Из ближайшего холла донеслись негромкие голоса, скрип, стук задвигаемых стульев — похоже, там только что закончилось какое-то заседание. Люди вставали, двигались к выходу, кто-то спешил воспользоваться перерывом, чтобы напомнить о себе, кто-то шел выпить кофе, кто-то покурить.
— Сколько времени, Таркин?
— Одиннадцать пятьдесят девять... нет, уже двенадцать.
Внезапно по атриуму эхом разлетелись пронзительные крики. Разговоры мгновенно оборвались, сменившись тамтамом ужаса: «О боже! О боже! О боже!» Шум нарастал. Фентон безмолвно стоял у застеленной дорожкой лестницы, приобняв Эмблера за плечи.
По коридору заметались агенты секьюрити в черных пиджаках, через несколько минут появились санитары. В общей суете понятно было одно: кого-то убили.
Стараясь не проявлять эмоций, Эмблер повернулся к Фентону.
— Что там произошло?
Промышленник коротко сказал что-то по сотовому и кивнул.
— Убитого звали Курт Золлингер, — негромко ответил он. — Брюссельский чиновник, торговый представитель Евросоюза.
— И?
— По имеющейся информации, он представляет... представлял реальную угрозу. Учась в школе, связался с остатками группировки Баадер — Майнхоф и впоследствии вел двойную жизнь. Первоклассный экономист, невероятно обаятельный парень — это вам все скажут. Пользуясь своим положением в ЕС, лоббировал интересы Ай-Би-Си, группы международных компаний, занимался отмыванием денег, поступавших из некоторых сомнительных стран, и направлял немалые суммы на организацию и подготовку террористических ячеек. Получил кличку Казначей. Оплачивал взрывы, политические убийства.
— Но почему вы...
— Сегодня особенный день. — Взгляд Фентона стал жестким. — Своего рода годовщина. Помните убийство заместителя министра финансов США?

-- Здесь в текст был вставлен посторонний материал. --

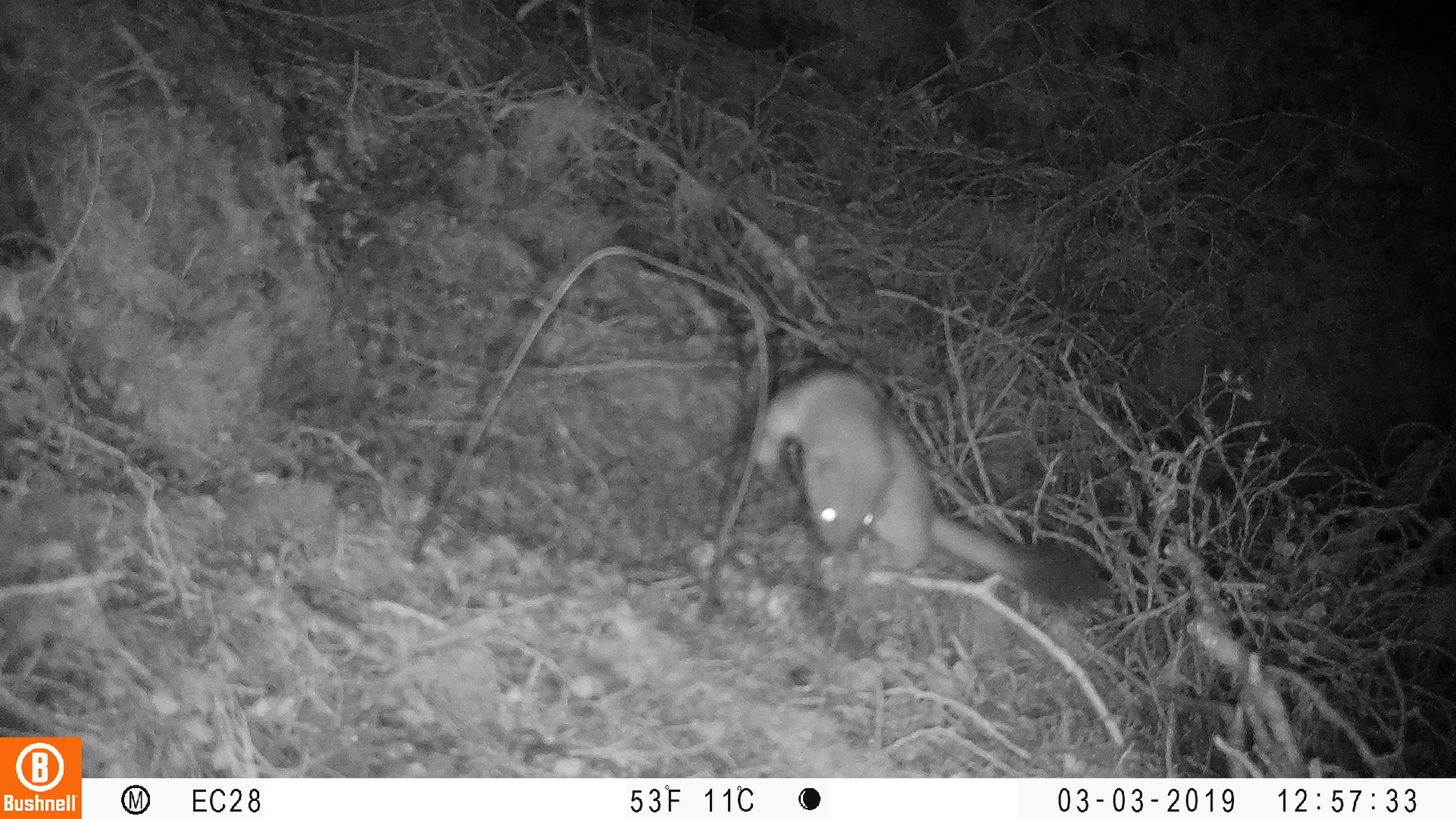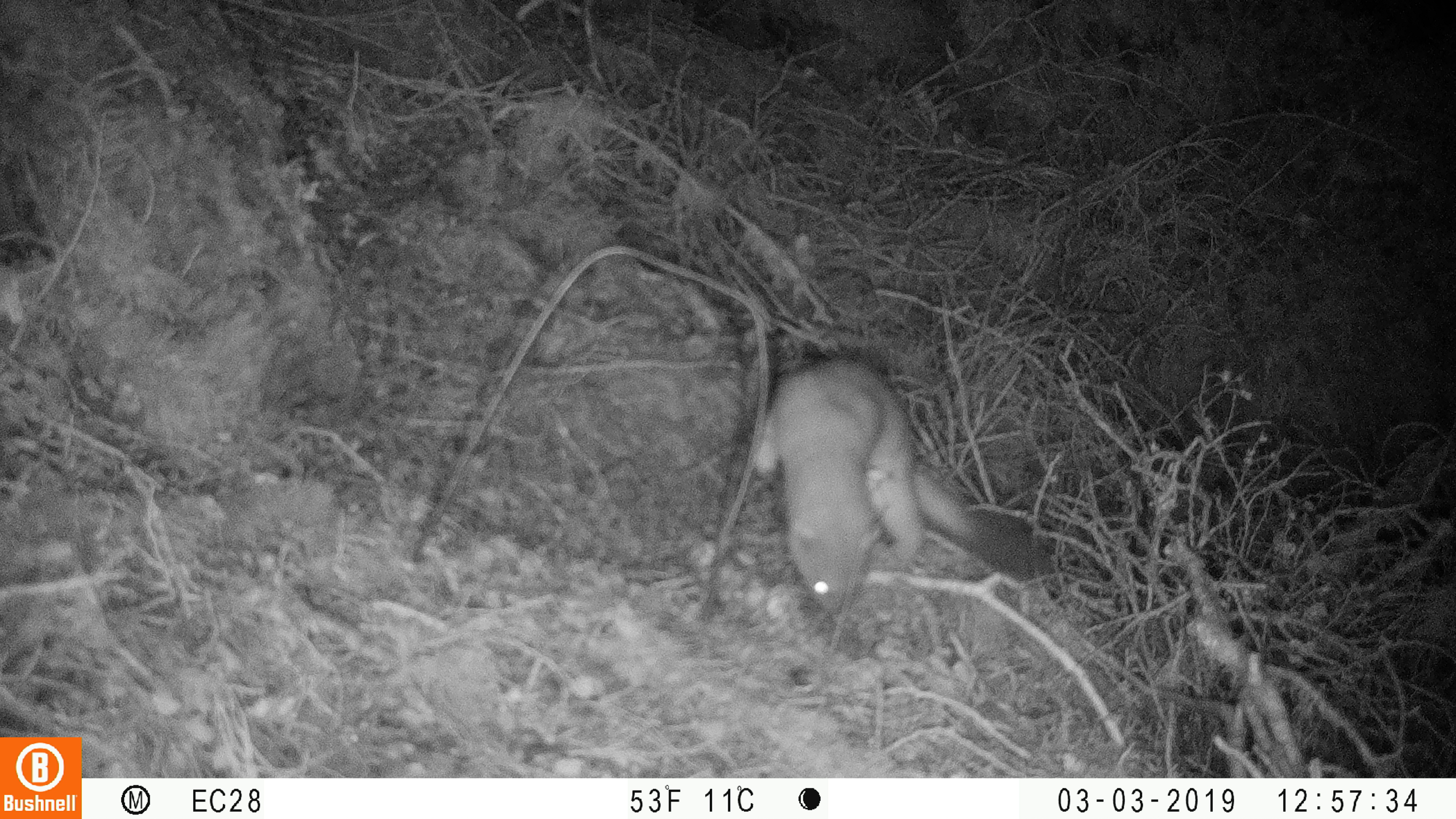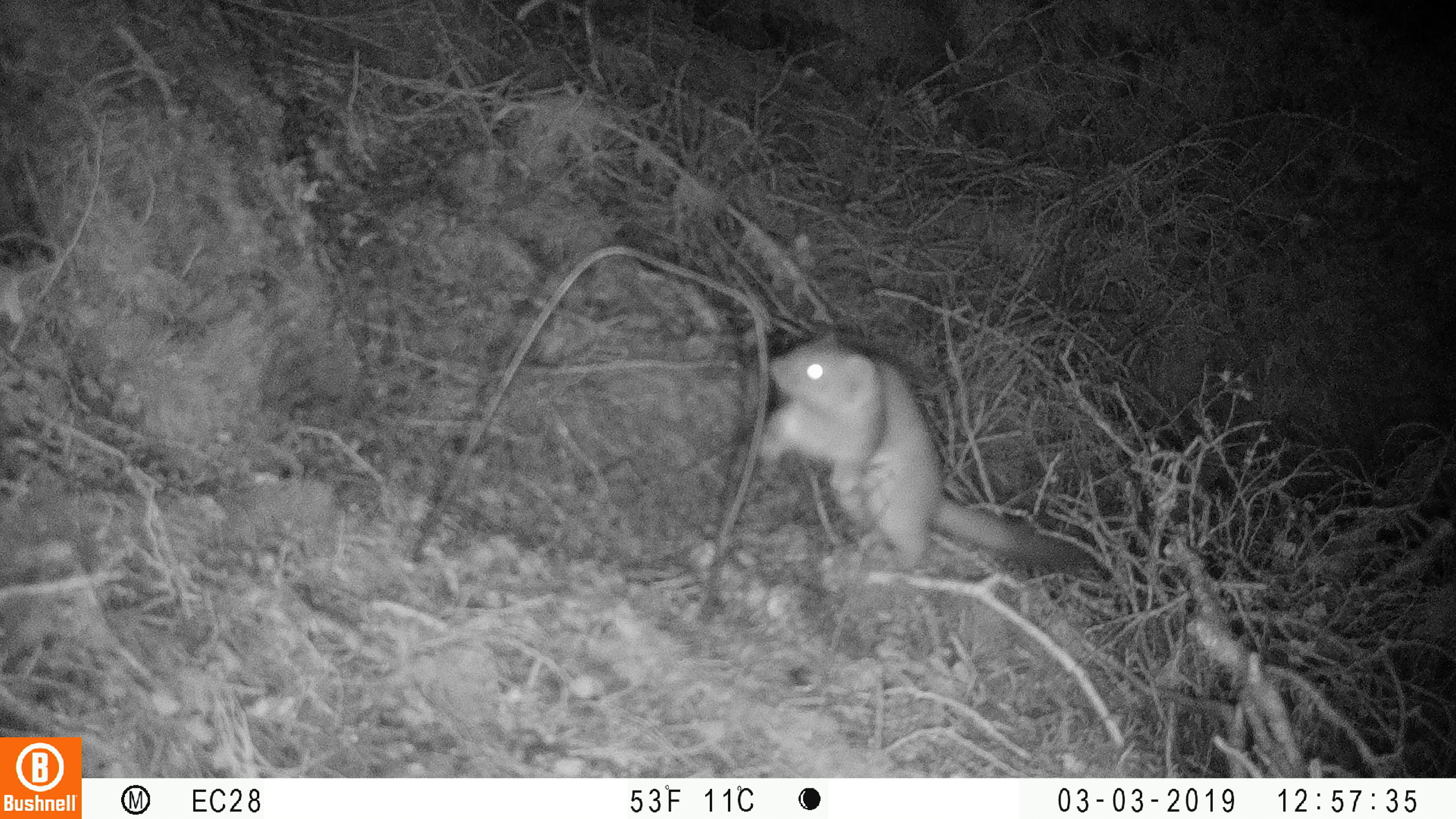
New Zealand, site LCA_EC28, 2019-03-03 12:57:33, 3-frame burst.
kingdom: Animalia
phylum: Chordata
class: Mammalia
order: Carnivora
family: Mustelidae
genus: Mustela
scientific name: Mustela erminea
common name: stoat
Stoat (Mustela erminea).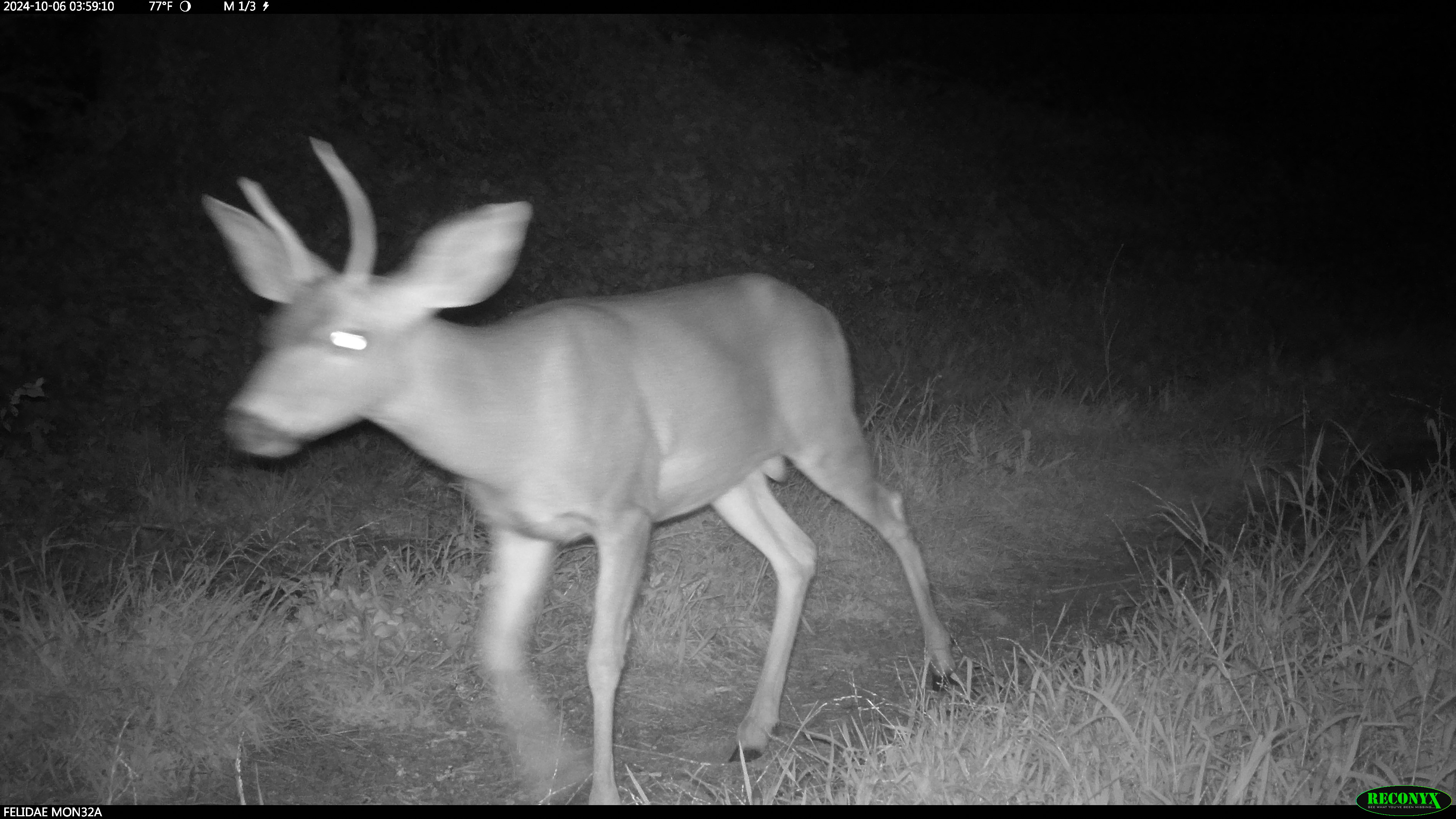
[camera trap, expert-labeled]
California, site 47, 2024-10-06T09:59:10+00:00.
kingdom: Animalia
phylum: Chordata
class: Mammalia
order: Artiodactyla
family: Cervidae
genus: Odocoileus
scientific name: Odocoileus hemionus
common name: mule deer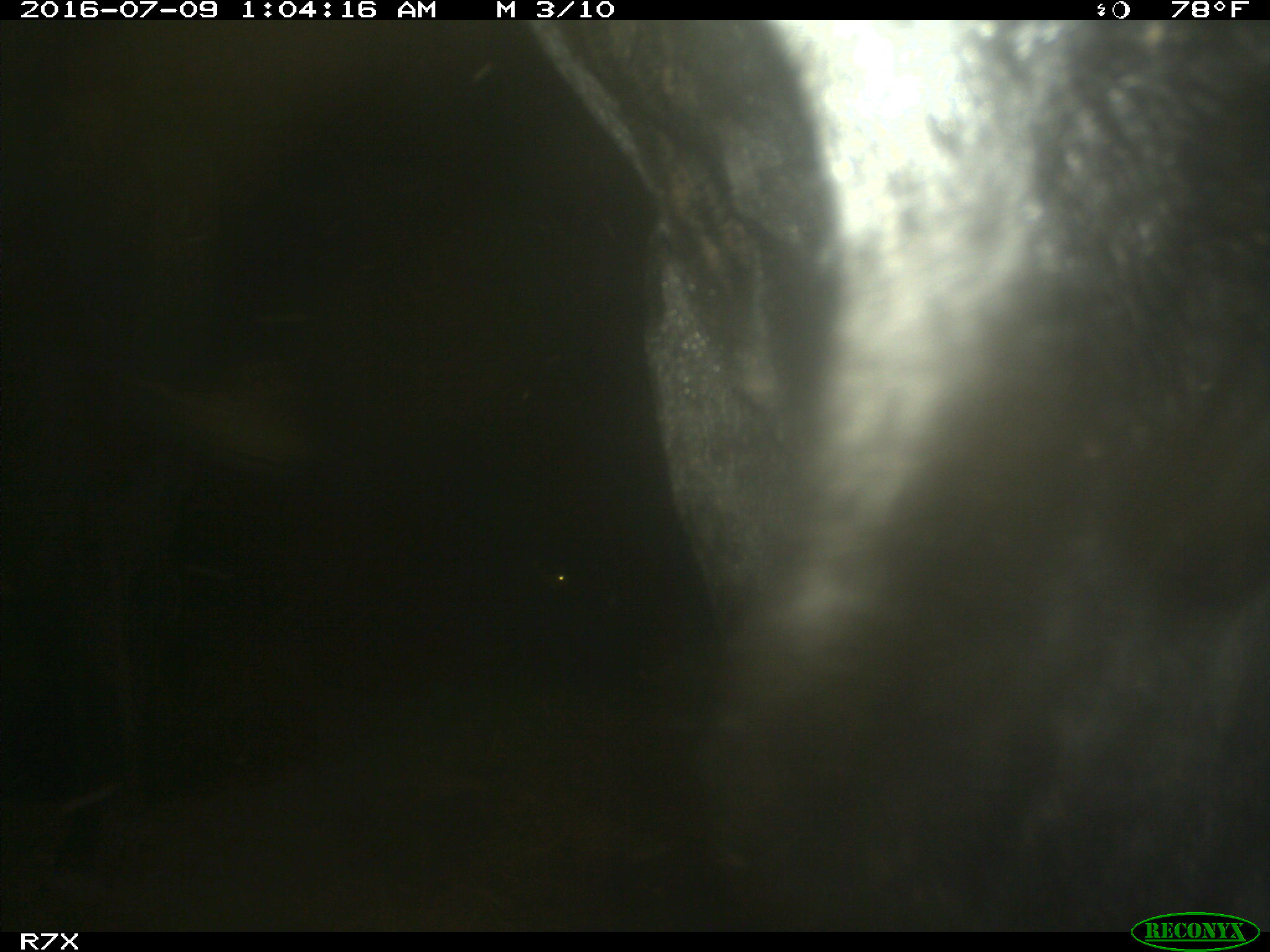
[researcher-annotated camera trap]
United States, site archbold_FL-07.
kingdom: Animalia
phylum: Chordata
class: Mammalia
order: Artiodactyla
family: Bovidae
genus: Bos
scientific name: Bos taurus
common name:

Эмблер кивнул. Несколько лет назад в Сан-Паулу был убит, расстрелян на глазах толпы, заместитель министра, выпускник Гарвардской школы экономики и один из главных архитекторов оздоровления валютных систем двух латиноамериканских стран. Его считали одним из самых светлых умов в правительстве США. Тем не менее убийцу так и не задержали. Власти подозревали, что к делу причастны экстремисты из лагеря антиглобалистов, но долгое и тщательное расследование результатов не принесло.
— Его убили ровно пять лет назад. День в день. Час в час. Ровно в двенадцать часов. В зале отеля. Публично. Они хотели показать, что могут сделать все, что их планам никто не способен помешать. С наемниками, действовавшими в Сан-Паулу, и теми, кто стоял за ними, расплатился Курт Золлингер. Расплатился через тех, кто когда-то сотрудничал с «Фракцией Красной Армии». Мы узнали об этом совсем недавно. Получили убедительные улики. В суд их не предъявишь, но нас они убедили. Вы понимаете.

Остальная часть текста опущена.